Stop the cable madness

Stop the cable madness

Hopefully, by the time you read this, Fox and Cablevision will have settled their dispute and returned control of channels 5 and 9 to the viewing audience. Until then, Cablevision subscribers will have to do without many of our favorite programs, not to mention Giants’ football and — perish the thought — the World Series. But even if the media giants manage to settle, the bill will be passed on to the little guy — the consumer.

The roots of the dispute go back to the 1992 Cable TV Act, which allowed broadcast stations to seek “retransmission fees” from cable providers to permit them to air the exact same content that broadcast networks provided for free. Before that, broadcasters relied on the “must carry” provision of the law, allowing broadcasters to actually compel cable providers to carry their content. How the worm has turned!

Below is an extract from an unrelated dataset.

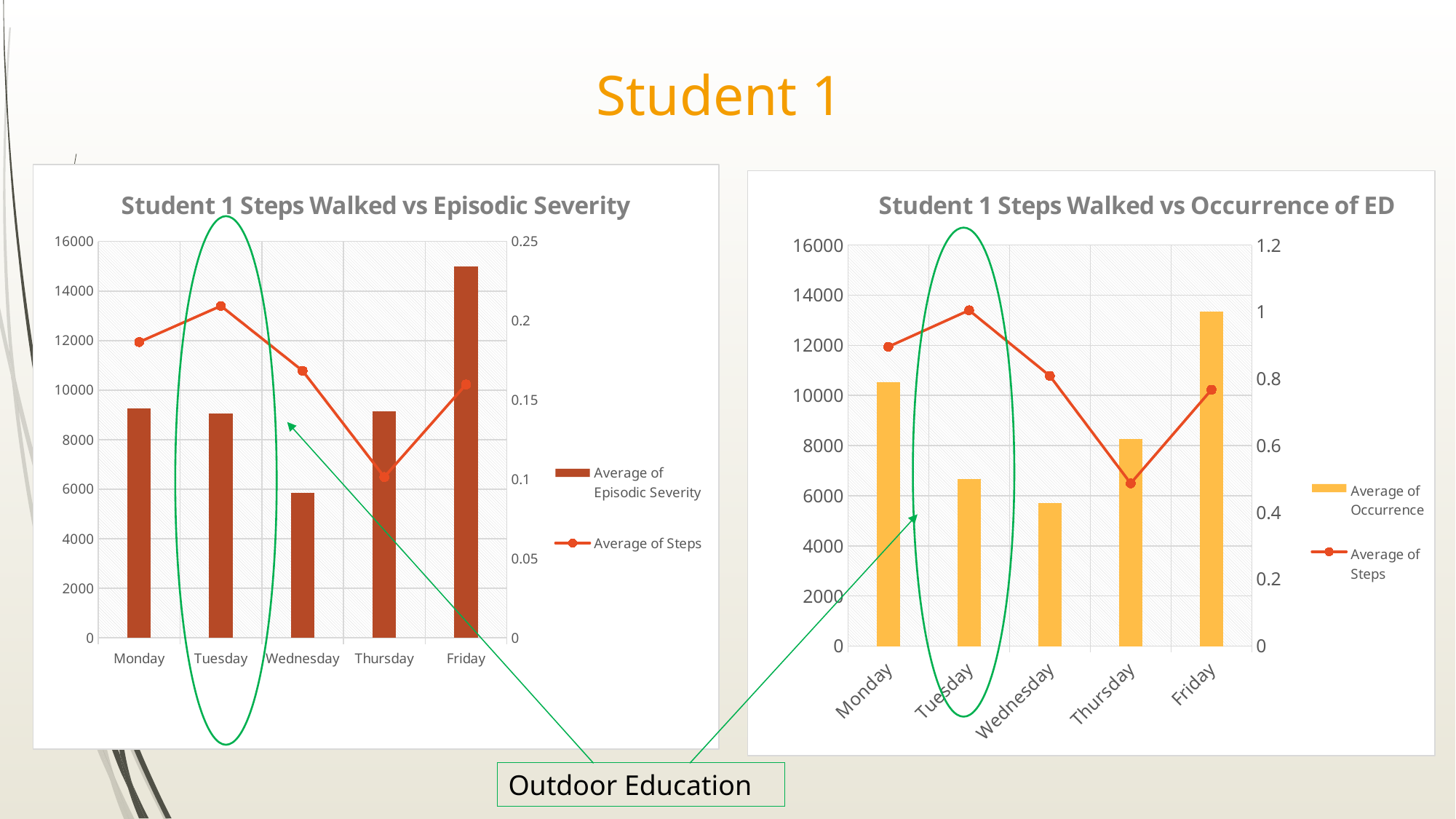
In the chart titled 'Student 1 Steps Walked vs Episodic Severity', on which day does the Average of Steps line reach its highest point? Tuesday In the chart titled 'Student 1 Steps Walked vs Occurrence of ED', on which day does the Average of Steps line reach its lowest point? Thursday How many series does the legend of the chart titled 'Student 1 Steps Walked vs Occurrence of ED' list? 2 In the chart titled 'Student 1 Steps Walked vs Occurrence of ED', which day has the tallest Average of Occurrence bar? Friday In the chart titled 'Student 1 Steps Walked vs Occurrence of ED', is the Average of Occurrence bar taller for Monday or for Tuesday? Monday What is the text in the box below the two charts that the green arrows point from? Outdoor Education In the chart titled 'Student 1 Steps Walked vs Occurrence of ED', which day has the shortest Average of Occurrence bar? Wednesday How many days are shown on the x axis of the chart titled 'Student 1 Steps Walked vs Episodic Severity'? 5 In the chart titled 'Student 1 Steps Walked vs Occurrence of ED', measured against the left axis, is the Friday bar greater or less than 12000? greater In the chart titled 'Student 1 Steps Walked vs Episodic Severity', which day has the shortest Average of Episodic Severity bar? Wednesday In the chart titled 'Student 1 Steps Walked vs Episodic Severity', which day has the tallest Average of Episodic Severity bar? Friday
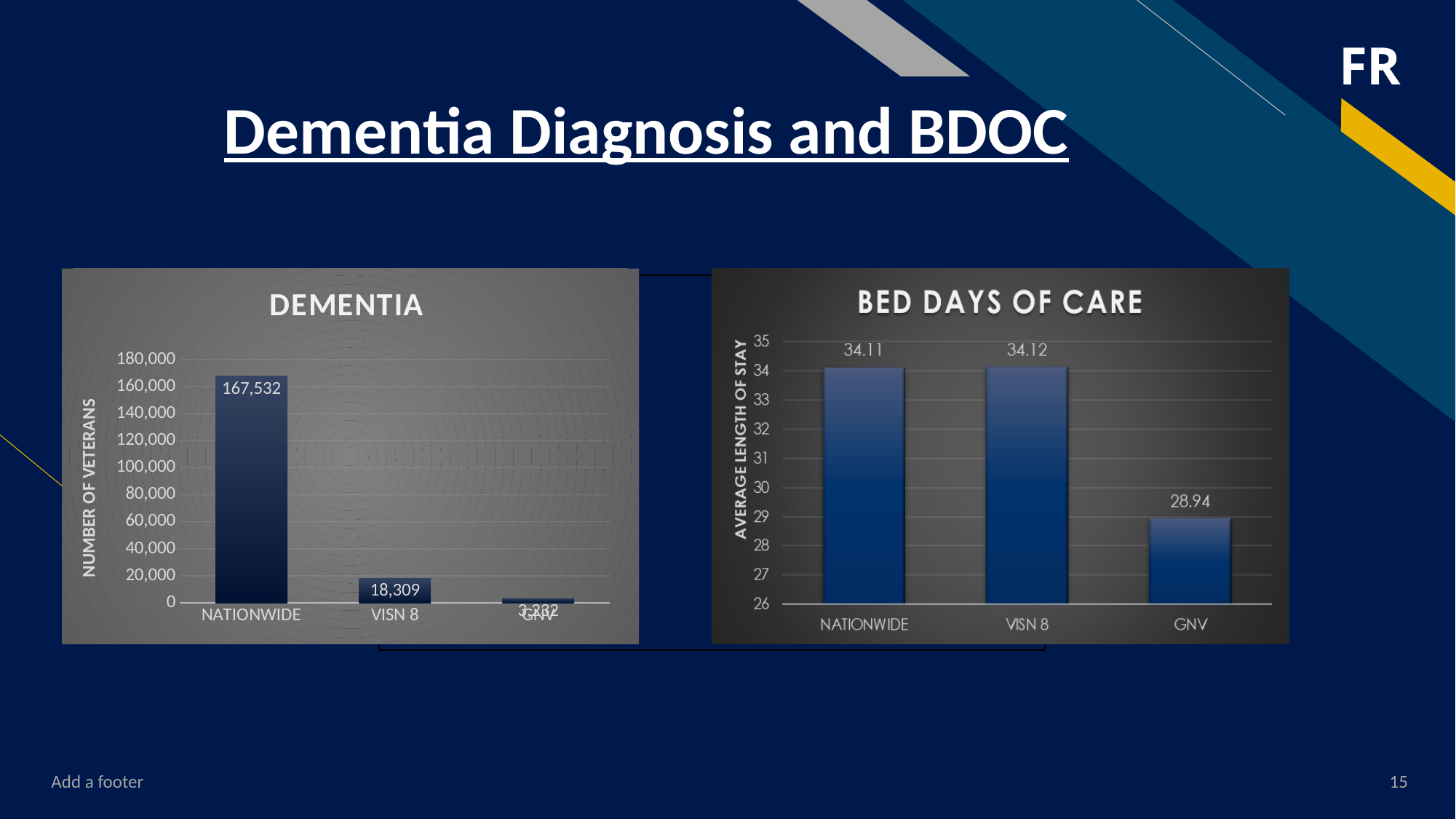
In the DEMENTIA chart, which category has the highest number of veterans? NATIONWIDE In the BED DAYS OF CARE chart, what is the value for GNV? 28.94 In the BED DAYS OF CARE chart, which category has the lowest average length of stay? GNV In the BED DAYS OF CARE chart, what is the value for NATIONWIDE? 34.11 In the DEMENTIA chart, is the value for VISN 8 greater or less than 20,000? less In the DEMENTIA chart, which category has the lowest number of veterans? GNV In the DEMENTIA chart, what is the difference between the NATIONWIDE and VISN 8 values? 149,223 In the BED DAYS OF CARE chart, what is the difference between the VISN 8 and GNV values? 5.18 What type of chart is the DEMENTIA chart? bar chart In the DEMENTIA chart, what is the value for VISN 8? 18,309 How many categories are shown in the BED DAYS OF CARE chart? 3 In the DEMENTIA chart, what is the value for NATIONWIDE? 167,532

Now Fox, like ABC/Disney before it, is fighting over how much it can get from cable providers like Cablevision and Time Warner, wasting money on newspaper ads sniping back and forth. Who loses? The consumer, who is blacked out, used as a negotiating pawn and then ultimately pays the freight in higher cable bills.

The “free agency era” in pro sports provides a historic antecedant. When free agency began, players’ salaries soared, and owners cringed. Nonetheless, the baseball barons and the players’ union figured out a way to protect each other. Players’ salaries have never been higher, and baseball ownership continues to be profitable. And for fans? We get the $4,000-a-game box seat. Fans and consumers were not at the bargaining table.

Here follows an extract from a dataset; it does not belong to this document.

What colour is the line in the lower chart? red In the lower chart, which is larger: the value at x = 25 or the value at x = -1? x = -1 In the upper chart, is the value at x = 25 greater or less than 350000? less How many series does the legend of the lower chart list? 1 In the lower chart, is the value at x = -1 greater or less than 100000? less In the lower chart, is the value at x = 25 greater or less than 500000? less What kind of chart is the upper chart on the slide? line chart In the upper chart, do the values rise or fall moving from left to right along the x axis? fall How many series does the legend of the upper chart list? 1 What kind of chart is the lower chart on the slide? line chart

We can’t let that happen here.

I have introduced a resolution in the Council calling for an end to retransmission fees. Broadcasters like Fox and ABC operate over the public airwaves with a public license. Having seduced the majority of TV viewers off of the rabbit ears and onto the cable box, they should not be permitted to start to charge us for what was once free. They can make their money off of the advertising revenue as they did before. Use of public air waves is a public trust and a public benefit.

Congress must act to end the insanity, to stop the programming interruptions and to protect the consumer, and it must act now. If it doesn’t, the next $4,000 box seat will be the seat in front of your TV set.

Councilman Lew Fidler represents Bergen Beach, Canarsie, Flatlands, Marine Park, Mill Basin, Gerritsen Beach and Sheepshead Bay.